Hangisi skandal

NOKTA Dergisi geçen hafta iddialı bir başlıkla çıkacağını duyurdu ve gazetelerin genel yayın yönetmenlerine dergiyi önceden gönderdi.

Habere göre ortada bir AKP kurucusu tarafından Milli Savunma Bakanı’na gönderilen ‘skandal’ niteliğinde bir mektup vardı. Ve bu mektup yüzünden bir askeri bir ihale iptal edilmişti.

Haber ilginçti. Okudum. Ve hayret ettim.

Ortada bir skandal vardı ama skandal Bakan’a yollanılan mektupta değildi.

Milli Savunma Bakanı Vecdi Gönül’e gönderilen mektup aynen şöyle başlıyor:

‘Sevgili Vecdi Bey, Sayın Bakanım, daha önceki hükümetler döneminde yapılmış, daha doğrusu yapılamamış olan 30 yataklı seyyar hastane projesi ile ilgili aldığım bazı duyumları size nakletmek isterim.’

Ve ihaleyle ilgili bazı iddiaları, ihaleyle ilgili bazı duyumları, kayırma söylentilerini aktarıyor.

Nitekim bu mektuptan sonra ihale iptal ediliyor.

Mektubu yazıp, Bakan Gönül’ü uyaran kişi Cüneyd Zapsu.

Ama bu ilk iptal değil. Daha önce de aynı ihale çeşitli kereler iptal edilmiş.

Nokta Dergisi, Bakan’a yazılan bu mektubu ‘skandal’ olarak değerlendiriyor.

Bu mektuptaki bilgiler bende olsa, ben bunları köşe yazısı yapar Bakan'ı uyarırım.

Yazar değil, bakanın arkadaşı olsam duyduklarımı bakana aktarır öyle uyarırım.

Zapsu da bunu yapıyor.

Bana sorarsanız asıl skandal Zapsu’nun Bakan’ı uyaran mektubunda değil.

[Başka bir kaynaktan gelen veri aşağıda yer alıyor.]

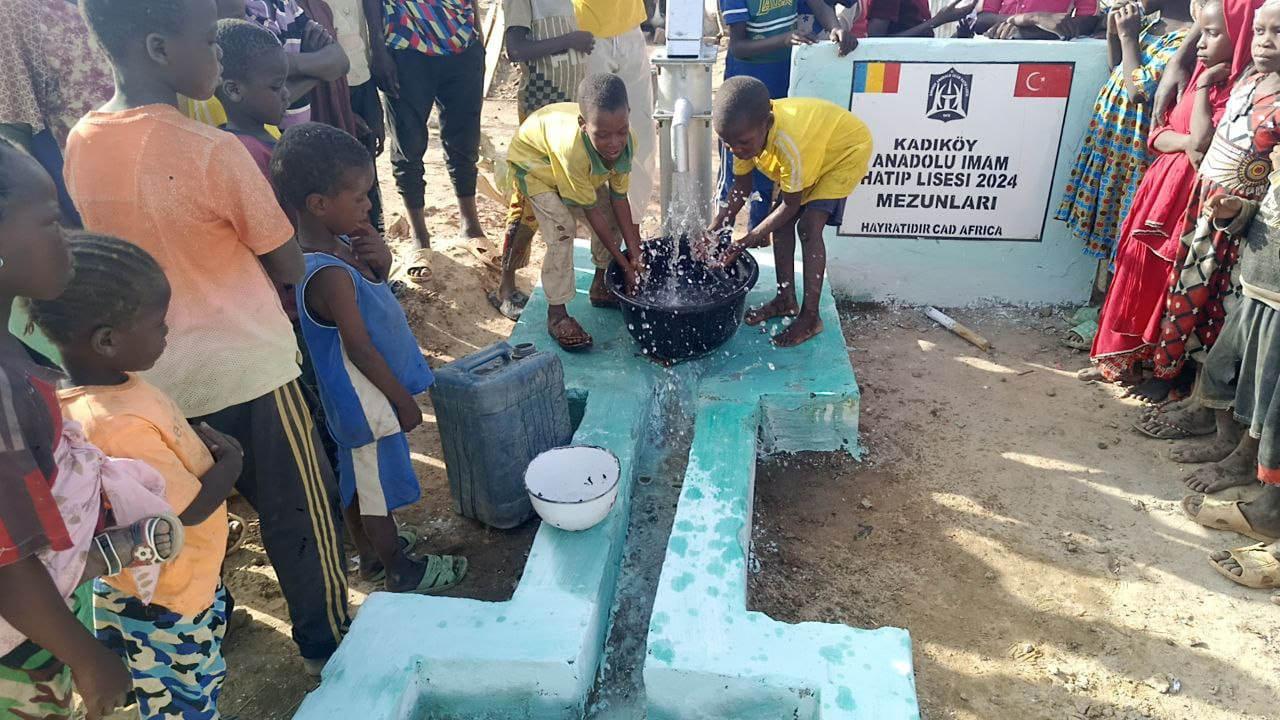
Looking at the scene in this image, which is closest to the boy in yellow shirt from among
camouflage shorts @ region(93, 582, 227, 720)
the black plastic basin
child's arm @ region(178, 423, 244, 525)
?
the black plastic basin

Bu mektubun, ihaleyi kazanan firmanın temsilcilerine ulaşmasında.

Bakan Gönül’e, oradan da büyük ihtimalle gereken araştırmanın yapılması için ilgili yerlere gönderilen mektup ihaleyi kazanan firmanın temsilcisine gidiyor.

Bence asıl skandal bu. Ya sizce!

İyiyim sağolun

Pazartesi gecesi Kanal D’nin tanıtım davetinde basit bir mide rahatsızlığı geçirdim. Ancak sevgili dostlarım ne olur ne olmaz diyerek hastaneye götürdüler. Çeşitli testler falan derken, önceki günü Florence Nightingale Metropolitan Hastanesi’nde geçirdim. Arayan, merak eden, iyi dileklerini yollayan bütün dostlarıma teşekkür ederim.

Geç kalan yazılar

GAZETECİ Necati Doğru, Vatan’da yazmaya başladı. İyi kalemdir. Geri gelmesi iyi oldu. Doğru, yazılarına başlarken ele aldığı ilk konu Uzanlar oldu. Doğru’nun yazdığına göre, Uzanlar'ın İmar Bankası’nda yaptıklarıyla ilgili ilk rapor 1986 yılında yazılmış.

Ve o dönemde de sumen altı edilmiş. Uzanlar mazi olduktan sonra Doğru bu rapordan alıntılar yayınlıyor. Okuyunca güldüm. Ben yıllarca Uzanlar’ı yazarken, Necati Doğru neredeydi!

Neden o zaman bu konulara girmedi. Şimdi Uzanlar'la ilgili hukuki her şey yapıldıktan sonra bu raporlar falan yazılmaya başlandı.

Biraz geç olmadı mı?

Star Grubu nasıl satılacak?

STAR
Grubu’nun satışıyla ilgili sağda solda ‘abuk’ yorumlar çıkıyor.

Bilmeden ahkam kesenler çok.

TMSF bu grubun diğer malları gibi, gazete ve televizyonlarını da, Telsim’i de satacak. Öncelikle bir değer tespiti gerekiyordu. Bildiğim kadarıyla bu büyük ölçüde tamamlandı. Bir diğer sorun, Uzanlar’ın şirketleri paramparça etmiş olmasıydı. Tek bir iştigal konusu, 10 şirketin kontrolündeydi. Önce bunlar birleştirildi. Şirketler tek başlarına işe yarar hale getirildi. Sonra bu işe yarar şirketlerin birbirleriyle bağlantısı ayrıldı ve teker teker satılabilir hale geldi.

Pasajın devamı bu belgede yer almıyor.